Письмо вылетело из рук и погрузило Рому в мертвецкое оцепенение. Слова Даши – в особенности то, что они были написаны, а не произнесены лично – разрубили его сердце на два куска, будь то резкий удар топора. Как подобает людям, которые лицом к лицу столкнулись с трагедией, крушащей их мир без малейших предпосылок на это, Роме еще не представлялась возможность в полной мере осознать своего горя, но он уже догадывался о его масштабах.
Физическая немощь его перешла в немочь внутреннюю, и теперь он не мог ни думать, ни связывать слова; ноги уж более не подкашивались, но в одночасье затряслись руки. Он сел под холодный душ, поджал колени и погрузился в себя. На протяжении всех девятнадцати лет слезы помогали ему облегчать страдания, по ниточке вытаскивая боль в самых тяжелых ситуациях. И так устроена чуткая душа человека, что стоит ей лишь ощутить малейшую горечь обиды, как слезы непроизвольно являются на глаза ее обладателю.
Но сейчас все было совсем иначе: Рома желал зарыдать, зарыдать что есть силы, но сделать этого у него не получалось. Как сраженный молнией, сидел он, смотрел в одну точку и с каждой секундой становился все угрюмей.
9
Раннее утро понедельника. Солнце поднялось над горизонтом и, интересуясь делами людей, пошло заглядывать в окна. Лучик просочился сквозь занавеску, пополз по полу, залез на часы, отчего те, предатели, подпрыгнули и заверещали. Вместе с ними в кровати подпрыгнул и Рома Зубренко. Он приподнялся, потер кулаками глаза, сладко зевнул и хотел было плюхнуться назад, как в то же самый миг вспомнил, что ему нужно в университет на первую пару. Чувство долга подняло его и заставило взяться за приготовления к очередному трудовому дню.
Уже через двадцать минут он стоял на остановке – опрятный, свежий и причесанный. Он потрясся в автобусе, потолкался в электричке и, наконец, прибыл в университет.
Группа, в которой учился Рома Зубренко, выпала ему по воле жребия. Она была дружна и в особенности хороша тем, что никто в ней не брезговал общением. В силу этого обстоятельства костяк группы сложился из людей самых разношерстных: за одним столом смеялись и «очкарики» и «дворовые парни»; «модники» рассказывали анекдоты «ученикам по обмену», а «спортсмены» дружили с «хиляками». Все те люди, которые в скором времени обрастут посторонними заботами и решительно перестанут знать друг друга, нынче были сплочены общим страхом пред неизвестностью грядущей жизни.
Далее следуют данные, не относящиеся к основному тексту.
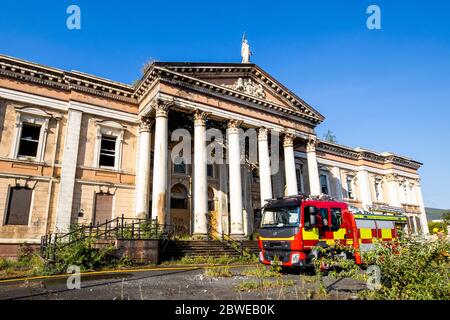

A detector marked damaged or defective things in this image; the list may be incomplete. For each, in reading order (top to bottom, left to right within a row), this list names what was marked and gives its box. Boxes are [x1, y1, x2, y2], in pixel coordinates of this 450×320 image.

broken window [17, 123, 41, 157]
broken window [98, 135, 116, 168]
broken window [5, 186, 32, 226]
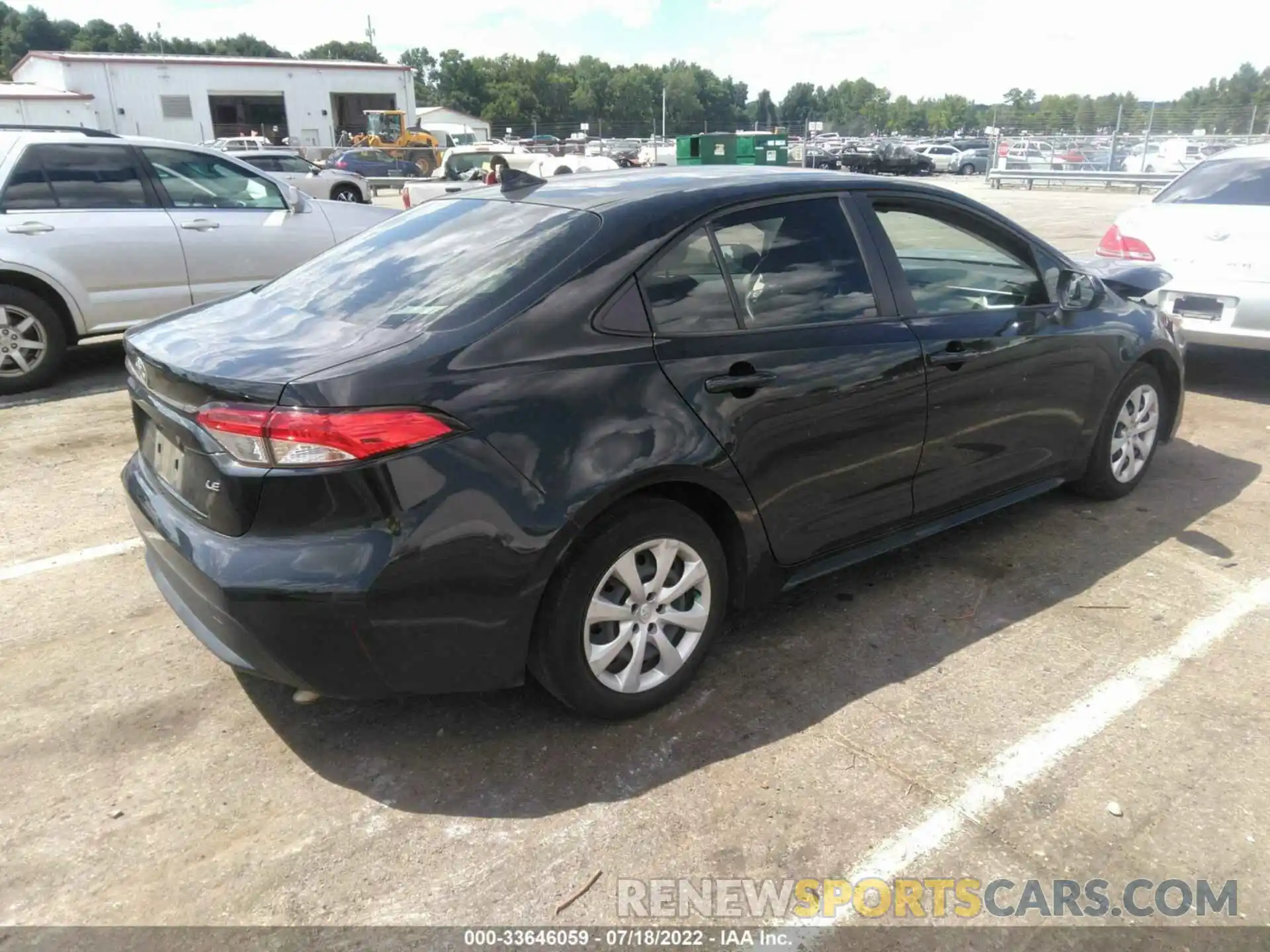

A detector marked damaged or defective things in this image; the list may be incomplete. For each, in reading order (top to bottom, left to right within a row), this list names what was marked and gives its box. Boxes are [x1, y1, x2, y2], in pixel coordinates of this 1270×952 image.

missing license plate [1169, 296, 1222, 321]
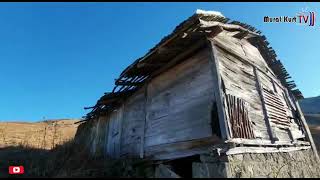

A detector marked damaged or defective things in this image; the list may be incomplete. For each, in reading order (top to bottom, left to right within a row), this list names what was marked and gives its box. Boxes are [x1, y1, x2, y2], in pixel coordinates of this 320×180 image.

damaged roof section [82, 9, 302, 120]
В то время, когда Рома открыл дверь спортивного зала, вся группа, размахивая ногами, уже заканчивала разминку.
– Привет, Ром, – с какой-то напыщенной серьезностью сказал Леша, будто бы обращаясь к своему начальнику; но в силу того, что Рома никак не походил на начальника, в особенности по той его задорной манере трясти руку при рукопожатии, Леша перестал важничать и рассмеялся.
– Чего опаздываешь-то, еб***, – с улыбкой в тридцать два зуба подоспел и Никита, дворовый парень, который гордился тем, что его воспитала улица.
– С кем не бывает. Не всегда же мне приходить раньше вас! Ну, рассказывайте, чем на выходных занимались?
– Ой, да я и ничем особо. Учебник по философии читал. Играл, – ответит Леша.
– А я еб*** напился в субботу. Всем районом гудели, друга в армию провожали. Я собственноручно его брил, – сказал Никита.
– Смотрю и тебя хотели проводить, ха-ха!
– Да не, это на спор, – и он погладил свою коротко остриженную голову. – Как видишь… проспорил!
– Ну, а ты-то Ром? – с участием спросил Леша.
– Ооо, да я делал то же, что и вы, только в два раза насыщеннее: читал, – Рома перевел взгляд на Никиту, – по барам ходил.
– Красавчик еб***.
Но тут на них гаркнул физрук. Леша отскочил в сторону и стал добросовестно повторять приседания, а Никита выпятил грудь и, не скрывая своего недовольства, выполнил разминочное движение лишь наполовину.